» **Aim of the exercise**
Present the following lines as a numbered list, omitting any blank lines.

╭─ Records for the exercise

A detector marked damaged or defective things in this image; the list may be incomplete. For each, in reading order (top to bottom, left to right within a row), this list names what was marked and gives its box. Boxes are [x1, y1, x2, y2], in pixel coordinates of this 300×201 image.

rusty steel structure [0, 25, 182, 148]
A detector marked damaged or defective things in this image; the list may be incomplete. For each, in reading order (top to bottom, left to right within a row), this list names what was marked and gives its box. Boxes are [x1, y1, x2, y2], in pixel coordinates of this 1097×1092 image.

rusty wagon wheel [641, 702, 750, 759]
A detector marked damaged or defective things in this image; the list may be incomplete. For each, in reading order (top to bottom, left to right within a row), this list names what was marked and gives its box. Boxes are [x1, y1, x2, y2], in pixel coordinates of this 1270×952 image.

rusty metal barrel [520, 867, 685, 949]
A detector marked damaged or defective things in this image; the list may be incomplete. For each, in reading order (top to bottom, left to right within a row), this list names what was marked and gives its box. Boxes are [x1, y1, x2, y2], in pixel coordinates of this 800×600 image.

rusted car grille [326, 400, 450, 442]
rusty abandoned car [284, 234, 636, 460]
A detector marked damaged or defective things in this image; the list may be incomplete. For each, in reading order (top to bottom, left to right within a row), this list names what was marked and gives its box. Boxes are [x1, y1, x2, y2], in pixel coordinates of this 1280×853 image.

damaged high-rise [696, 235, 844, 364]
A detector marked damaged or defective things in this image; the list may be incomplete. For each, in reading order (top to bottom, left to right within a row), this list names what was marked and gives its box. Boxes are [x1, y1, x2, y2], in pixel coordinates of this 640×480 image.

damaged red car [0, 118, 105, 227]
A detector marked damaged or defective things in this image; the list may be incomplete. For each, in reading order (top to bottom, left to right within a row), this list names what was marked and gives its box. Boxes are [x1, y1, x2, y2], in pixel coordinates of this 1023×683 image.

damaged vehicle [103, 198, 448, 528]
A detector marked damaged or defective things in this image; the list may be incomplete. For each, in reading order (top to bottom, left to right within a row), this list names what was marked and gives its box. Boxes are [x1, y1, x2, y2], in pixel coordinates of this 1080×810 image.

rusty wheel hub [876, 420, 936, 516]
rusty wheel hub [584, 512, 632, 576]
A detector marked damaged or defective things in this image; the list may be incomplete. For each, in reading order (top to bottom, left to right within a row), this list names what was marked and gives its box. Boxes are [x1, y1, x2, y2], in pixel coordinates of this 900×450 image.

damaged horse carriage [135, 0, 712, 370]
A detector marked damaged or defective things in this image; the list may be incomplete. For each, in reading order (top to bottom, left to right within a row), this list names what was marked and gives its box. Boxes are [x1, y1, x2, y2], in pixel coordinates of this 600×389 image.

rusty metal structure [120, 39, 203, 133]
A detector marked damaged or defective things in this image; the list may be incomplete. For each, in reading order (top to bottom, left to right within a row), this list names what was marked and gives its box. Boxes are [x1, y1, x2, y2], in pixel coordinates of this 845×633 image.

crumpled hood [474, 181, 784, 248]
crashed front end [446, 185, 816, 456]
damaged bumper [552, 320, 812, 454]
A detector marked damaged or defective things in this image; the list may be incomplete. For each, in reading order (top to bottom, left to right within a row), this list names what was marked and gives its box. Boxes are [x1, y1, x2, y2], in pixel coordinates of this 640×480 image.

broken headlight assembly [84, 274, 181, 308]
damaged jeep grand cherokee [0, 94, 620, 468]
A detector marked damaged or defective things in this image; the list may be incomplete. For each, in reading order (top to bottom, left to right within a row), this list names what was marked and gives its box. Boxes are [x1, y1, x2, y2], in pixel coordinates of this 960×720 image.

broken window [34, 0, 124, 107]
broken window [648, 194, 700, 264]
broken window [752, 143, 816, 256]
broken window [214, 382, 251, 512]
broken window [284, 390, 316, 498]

╰─

» **Result of this exercise**
1. A detector marked damaged or defective things in this image; the list may be incomplete. For each, in reading order (top to bottom, left to right within a row), this list names what was marked and gives its box. Boxes are [x1, y1, x2, y2], in pixel coordinates of this 300×201 image.
2. rusty steel structure [0, 25, 182, 148]
3. A detector marked damaged or defective things in this image; the list may be incomplete. For each, in reading order (top to bottom, left to right within a row), this list names what was marked and gives its box. Boxes are [x1, y1, x2, y2], in pixel coordinates of this 1097×1092 image.
4. rusty wagon wheel [641, 702, 750, 759]
5. A detector marked damaged or defective things in this image; the list may be incomplete. For each, in reading order (top to bottom, left to right within a row), this list names what was marked and gives its box. Boxes are [x1, y1, x2, y2], in pixel coordinates of this 1270×952 image.
6. rusty metal barrel [520, 867, 685, 949]
7. A detector marked damaged or defective things in this image; the list may be incomplete. For each, in reading order (top to bottom, left to right within a row), this list names what was marked and gives its box. Boxes are [x1, y1, x2, y2], in pixel coordinates of this 800×600 image.
8. rusted car grille [326, 400, 450, 442]
9. rusty abandoned car [284, 234, 636, 460]
10. A detector marked damaged or defective things in this image; the list may be incomplete. For each, in reading order (top to bottom, left to right within a row), this list names what was marked and gives its box. Boxes are [x1, y1, x2, y2], in pixel coordinates of this 1280×853 image.
11. damaged high-rise [696, 235, 844, 364]
12. A detector marked damaged or defective things in this image; the list may be incomplete. For each, in reading order (top to bottom, left to right within a row), this list names what was marked and gives its box. Boxes are [x1, y1, x2, y2], in pixel coordinates of this 640×480 image.
13. damaged red car [0, 118, 105, 227]
14. A detector marked damaged or defective things in this image; the list may be incomplete. For each, in reading order (top to bottom, left to right within a row), this list names what was marked and gives its box. Boxes are [x1, y1, x2, y2], in pixel coordinates of this 1023×683 image.
15. damaged vehicle [103, 198, 448, 528]
16. A detector marked damaged or defective things in this image; the list may be incomplete. For each, in reading order (top to bottom, left to right within a row), this list names what was marked and gives its box. Boxes are [x1, y1, x2, y2], in pixel coordinates of this 1080×810 image.
17. rusty wheel hub [876, 420, 936, 516]
18. rusty wheel hub [584, 512, 632, 576]
19. A detector marked damaged or defective things in this image; the list may be incomplete. For each, in reading order (top to bottom, left to right within a row), this list names what was marked and gives its box. Boxes are [x1, y1, x2, y2], in pixel coordinates of this 900×450 image.
20. damaged horse carriage [135, 0, 712, 370]
21. A detector marked damaged or defective things in this image; the list may be incomplete. For each, in reading order (top to bottom, left to right within a row), this list names what was marked and gives its box. Boxes are [x1, y1, x2, y2], in pixel coordinates of this 600×389 image.
22. rusty metal structure [120, 39, 203, 133]
23. A detector marked damaged or defective things in this image; the list may be incomplete. For each, in reading order (top to bottom, left to right within a row), this list names what was marked and gives its box. Boxes are [x1, y1, x2, y2], in pixel coordinates of this 845×633 image.
24. crumpled hood [474, 181, 784, 248]
25. crashed front end [446, 185, 816, 456]
26. damaged bumper [552, 320, 812, 454]
27. A detector marked damaged or defective things in this image; the list may be incomplete. For each, in reading order (top to bottom, left to right within a row), this list names what was marked and gives its box. Boxes are [x1, y1, x2, y2], in pixel coordinates of this 640×480 image.
28. broken headlight assembly [84, 274, 181, 308]
29. damaged jeep grand cherokee [0, 94, 620, 468]
30. A detector marked damaged or defective things in this image; the list may be incomplete. For each, in reading order (top to bottom, left to right within a row), this list names what was marked and gives its box. Boxes are [x1, y1, x2, y2], in pixel coordinates of this 960×720 image.
31. broken window [34, 0, 124, 107]
32. broken window [648, 194, 700, 264]
33. broken window [752, 143, 816, 256]
34. broken window [214, 382, 251, 512]
35. broken window [284, 390, 316, 498]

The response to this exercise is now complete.